Hollis Robbins, the chairwoman of the department of humanities at Johns Hopkins University, called it a “tremendous” finding. “I’m totally convinced,” she said, “to the extent that anything historical can be documented without an iPhone picture of her writing the novel.”
The book, whose language borrows from 19th-century Gothic novels, traces the story of its narrator, who endures life as a slave on a North Carolina plantation and, aided by her light complexion, successfully escapes to the North.
That tale closely mirrors the story of Bond. Enslaved on a plantation in Murfreesboro, Bond is believed to have been a self-educated woman who worked as a maid to the mistress of the house, Ellen Wheeler, assisting her with errands and personal duties like styling her hair.
But around 1857, Bond disguised herself as a boy and escaped, fleeing first to upstate New York and then to New Jersey, where she eventually married and found work as a schoolteacher.
After the novel was written, its manuscript was stored in an attic in New Jersey and was little noticed until Dorothy Porter Wesley, an African-American librarian, bought it from a New York City bookseller in 1948 for $85.
In 2001, Gates came across the manuscript in an antiquarian catalog, which described it as a “301-page handwritten manuscript purportedly written by a female fugitive slave.” Fascinated by the discovery, he acquired it at auction with a winning bid of $8,500.

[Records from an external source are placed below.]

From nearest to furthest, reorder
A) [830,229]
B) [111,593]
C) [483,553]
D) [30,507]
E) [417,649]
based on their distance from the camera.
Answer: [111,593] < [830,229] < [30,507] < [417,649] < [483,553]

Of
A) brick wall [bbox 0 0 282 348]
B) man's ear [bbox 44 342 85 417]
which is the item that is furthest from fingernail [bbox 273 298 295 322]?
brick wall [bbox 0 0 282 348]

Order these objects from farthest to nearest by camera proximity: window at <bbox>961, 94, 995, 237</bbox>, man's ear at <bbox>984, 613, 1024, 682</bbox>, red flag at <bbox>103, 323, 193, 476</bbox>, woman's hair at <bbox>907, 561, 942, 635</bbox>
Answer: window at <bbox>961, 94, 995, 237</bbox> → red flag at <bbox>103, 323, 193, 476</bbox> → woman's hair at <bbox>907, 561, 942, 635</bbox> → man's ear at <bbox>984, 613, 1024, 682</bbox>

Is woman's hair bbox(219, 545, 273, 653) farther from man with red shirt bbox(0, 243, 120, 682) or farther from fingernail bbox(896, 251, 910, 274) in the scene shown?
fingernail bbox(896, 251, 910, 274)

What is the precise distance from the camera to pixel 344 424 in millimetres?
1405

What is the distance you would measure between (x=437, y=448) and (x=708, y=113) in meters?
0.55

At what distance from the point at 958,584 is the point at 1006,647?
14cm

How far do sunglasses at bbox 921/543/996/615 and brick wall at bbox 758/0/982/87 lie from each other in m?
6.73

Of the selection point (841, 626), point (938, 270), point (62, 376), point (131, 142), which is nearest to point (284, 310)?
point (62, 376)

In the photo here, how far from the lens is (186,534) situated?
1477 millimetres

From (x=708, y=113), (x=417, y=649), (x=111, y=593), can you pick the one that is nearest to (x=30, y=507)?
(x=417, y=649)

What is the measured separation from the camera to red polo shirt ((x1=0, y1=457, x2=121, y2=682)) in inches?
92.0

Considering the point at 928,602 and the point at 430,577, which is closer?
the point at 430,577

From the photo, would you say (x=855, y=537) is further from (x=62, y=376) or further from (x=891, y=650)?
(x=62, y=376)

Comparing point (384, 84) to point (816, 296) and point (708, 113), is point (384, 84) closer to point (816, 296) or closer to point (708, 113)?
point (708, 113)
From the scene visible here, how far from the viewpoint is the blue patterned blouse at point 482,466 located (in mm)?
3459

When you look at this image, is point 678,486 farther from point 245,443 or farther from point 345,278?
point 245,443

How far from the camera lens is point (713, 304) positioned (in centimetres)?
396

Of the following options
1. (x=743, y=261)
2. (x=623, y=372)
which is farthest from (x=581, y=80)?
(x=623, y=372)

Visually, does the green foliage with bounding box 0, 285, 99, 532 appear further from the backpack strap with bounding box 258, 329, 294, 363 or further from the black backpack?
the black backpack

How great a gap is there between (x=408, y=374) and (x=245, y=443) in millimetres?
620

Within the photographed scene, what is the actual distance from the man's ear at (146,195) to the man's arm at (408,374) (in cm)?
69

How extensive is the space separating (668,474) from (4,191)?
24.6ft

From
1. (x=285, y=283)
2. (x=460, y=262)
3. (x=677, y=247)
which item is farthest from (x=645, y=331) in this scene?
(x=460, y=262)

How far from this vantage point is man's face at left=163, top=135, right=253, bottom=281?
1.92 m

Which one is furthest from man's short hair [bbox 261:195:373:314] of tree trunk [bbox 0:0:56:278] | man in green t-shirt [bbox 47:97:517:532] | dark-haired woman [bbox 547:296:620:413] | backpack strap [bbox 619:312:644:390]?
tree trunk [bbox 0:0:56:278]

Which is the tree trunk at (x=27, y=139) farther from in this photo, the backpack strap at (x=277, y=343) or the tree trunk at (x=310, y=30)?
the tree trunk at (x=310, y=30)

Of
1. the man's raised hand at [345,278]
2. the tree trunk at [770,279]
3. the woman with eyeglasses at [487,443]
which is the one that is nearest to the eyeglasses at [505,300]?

After the manuscript was authenticated, major book publishers took notice, and a 336-page book was released in 2002 by Warner Books, now Grand Central Publishing.
Digging through archives
Hecimovich, though his academic background is in Victorian literature, was intrigued by the manuscript and its author. In 2003 he set out on what became an obsessive quest to identify her, digging through archives to find relatives of the Wheeler family, conducting interviews, studying documents and working past dozens of dead ends.
The road to Hannah Bond, he said, was definitely not a straight line. But eventually he found her name in court and property records.
Through interviews and archival research, Hecimovich discovered that she had escaped from the Wheeler plantation and taken shelter with a family named Crafts in upstate New York, a possible reference to the pseudonym adopted for the book.
Yet important clues about Bond’s life have not been found.
In one scene in the book, Ellen Wheeler dictates a letter to her maid. While it could be a wholly invented scene, Hecimovich said that it could easily indicate that the real Ellen Wheeler did the same with Bond. He has searched for a letter matching that description, in the hope that the letter’s handwriting would match that of the manuscript and provide even more proof that Bond the slave and the “Bondwoman” author were one and the same. But so far he has been unsuccessful.
“If it exists, I’m going to find it,” Hecimovich said. “It would be unbelievable.”